Of course, you may say, it is easy to say tgat when you already have a lot of experience and you alrey know how to use materials, and you would be quite right. You need to know how to use materials and tools before you can decide if they are right or not for you and your learners, and we all work in different ways, which also needs to be taken into consideration.

I am lucky in that I work in a university that provides classrooms with Internet access and projectors and I am free to use them or not, as I choose. I personally choose to use them a lot, because that is what has proved best for my learners. I have large classes ( sometimes more than a hundred students) and by providing blended learning (f2f and wiki support my wiki) If you look at the feedback page you’ll see that my learners like them too, ut not all of the students use the online component, and not all of my colleagues work in the same way. This does not mean that some are better than others, it simply means that we are different and we learn and teach in different ways.

I’m still not sure whether I understand what Dogme really is but it seems to me to reflect the way my leanguage teaching has grown over the years. To me it means listening to my learners and helping them to develop the language they need to express themselves in the way they want and need to as well as helping them to prepare for the high stakes exams they need to take.


Speaking as a Celta trainer, though, I have to add that I have some concerns too. I can see only too often how trainees become over reliant on their lesson plans, but this is natural since learning how to plan a lesson is actually quite a complex thing. I remember one Celta trainer who said to me in an aside one day “Well it’s hardly rocket science, is it?” This may have been a throw away comment uttered in a moment of irritation, but it made me think that actually no it is not rocket science. In a way it is even more complex.


When we plan lessons we need to keep so many variables in mind, learning strategies, anticipated problems, things we assume learners have already learned, learner needs, lesson pace etc. etc. the list goes on and on, so it is no surprise then that trainees find it hard to juggle all these things (which are often new to them as well) whilst also needing to have the expertise and knowledge to be able to answer the off the cuff questions that arise in the course of any lesson, whilst, of course giving clear instructions and checking comprehension… Oh yes, and they need to listen to the learners as well! In may experience ehen trainee teachers run out of time they scrap their fluency activities, which is a reflection of what in sime way must be communicating to them: fluency is not as important as “language presentation or skills work”. The conversation focused approach advocated by Dogme then is very appealing and I for one try to communicate the importance of fluency work to my trainees, suggesting that they plan it in as a major component of the lesson, not just an added on time filler at the end of the “real exercises”.

To be able to simply go into a classroom and help learners to develop their language competence in a way which is relevant to them, and which is also scaffolded and helpful is actually quite a complex thing too. My concern is that I have often seen trainees with little experience who are bombarded by questions from motivated learners.
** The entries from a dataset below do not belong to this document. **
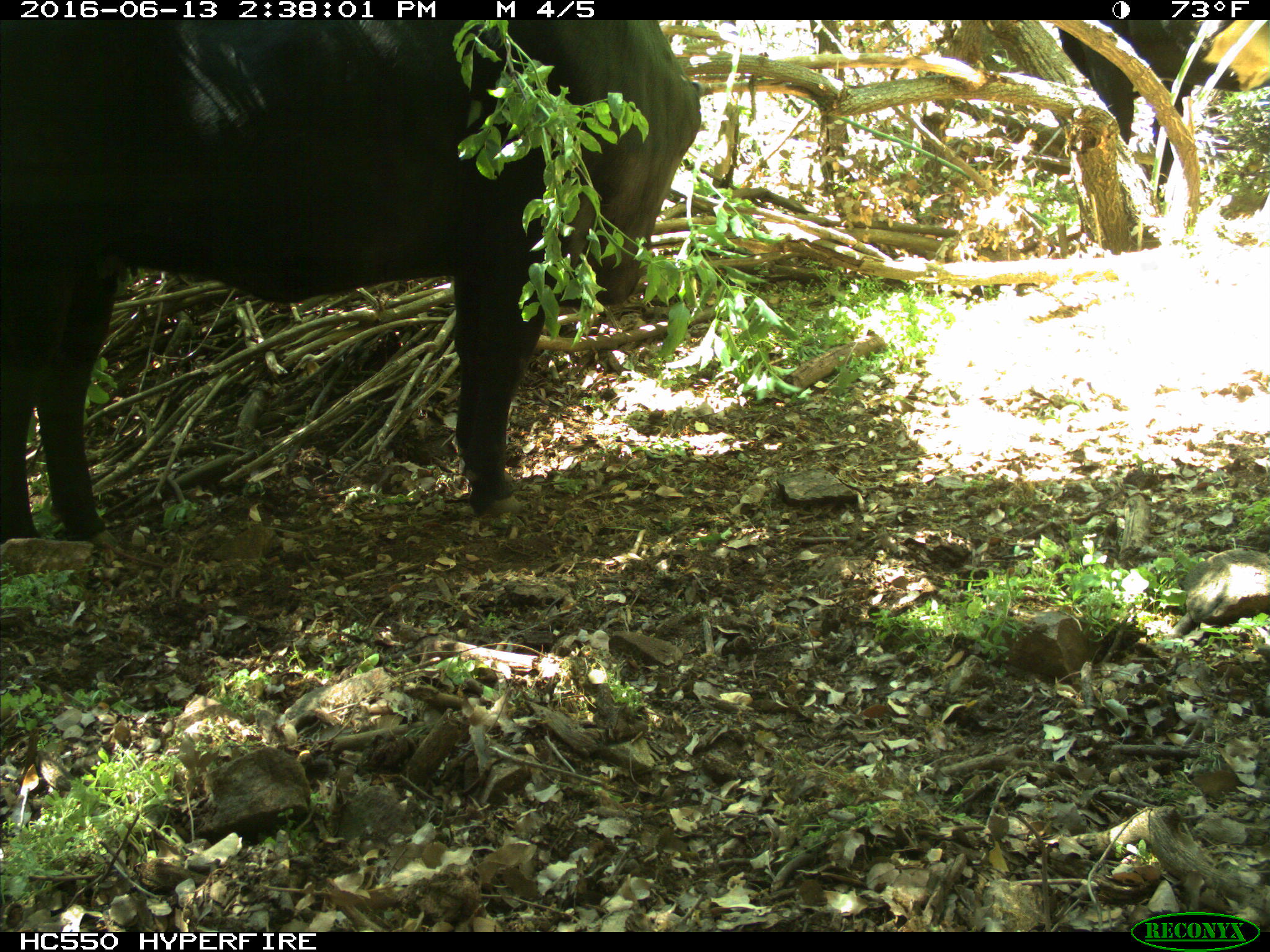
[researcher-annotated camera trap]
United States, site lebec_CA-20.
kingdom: Animalia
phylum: Chordata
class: Mammalia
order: Artiodactyla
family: Bovidae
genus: Bos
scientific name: Bos taurus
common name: domestic cow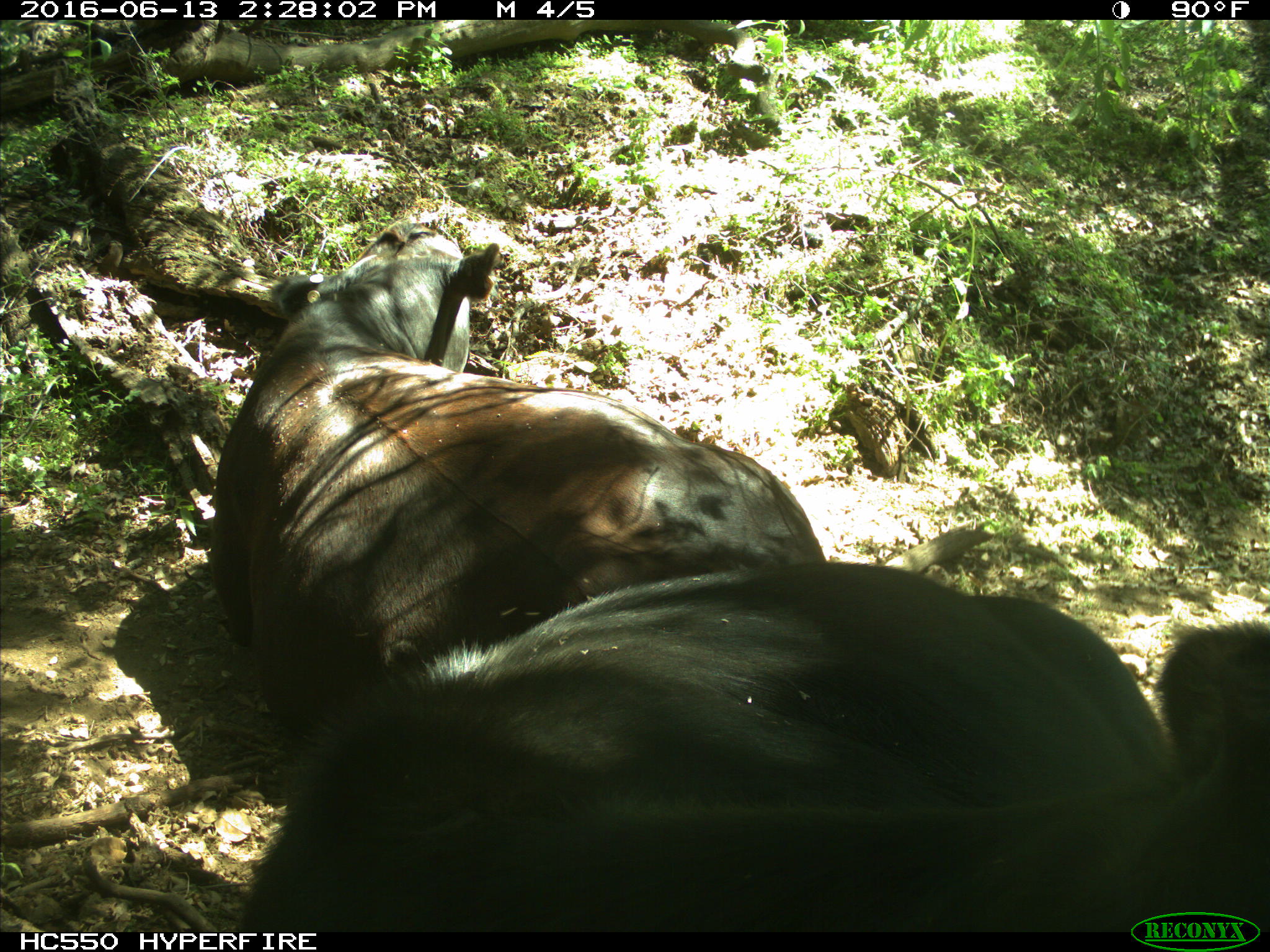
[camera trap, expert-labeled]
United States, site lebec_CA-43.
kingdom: Animalia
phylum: Chordata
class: Mammalia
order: Artiodactyla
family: Bovidae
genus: Bos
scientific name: Bos taurus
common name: domestic cow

The teacher tries to answer all e questions, sometimes efficiently and sometimes not so, and occasionally gets sidètracked into his or her own memories or concerns ” telling tthem all a little story or anecdote”. The lesson loses any real direction and the time is not being optimised for the learners’ benefit.

To be able to decidee which questions to answer and how to develop the work in such a way as to make it useful and intersting for everyone needs experience. You as a teacher need to know what type of activities are available for you an how to help your learners with the areas they are having difficulty with. So, I would say yes, then, I am all in favour of traching unplugged…if you know how to do it, and to do that first of all you need to know how.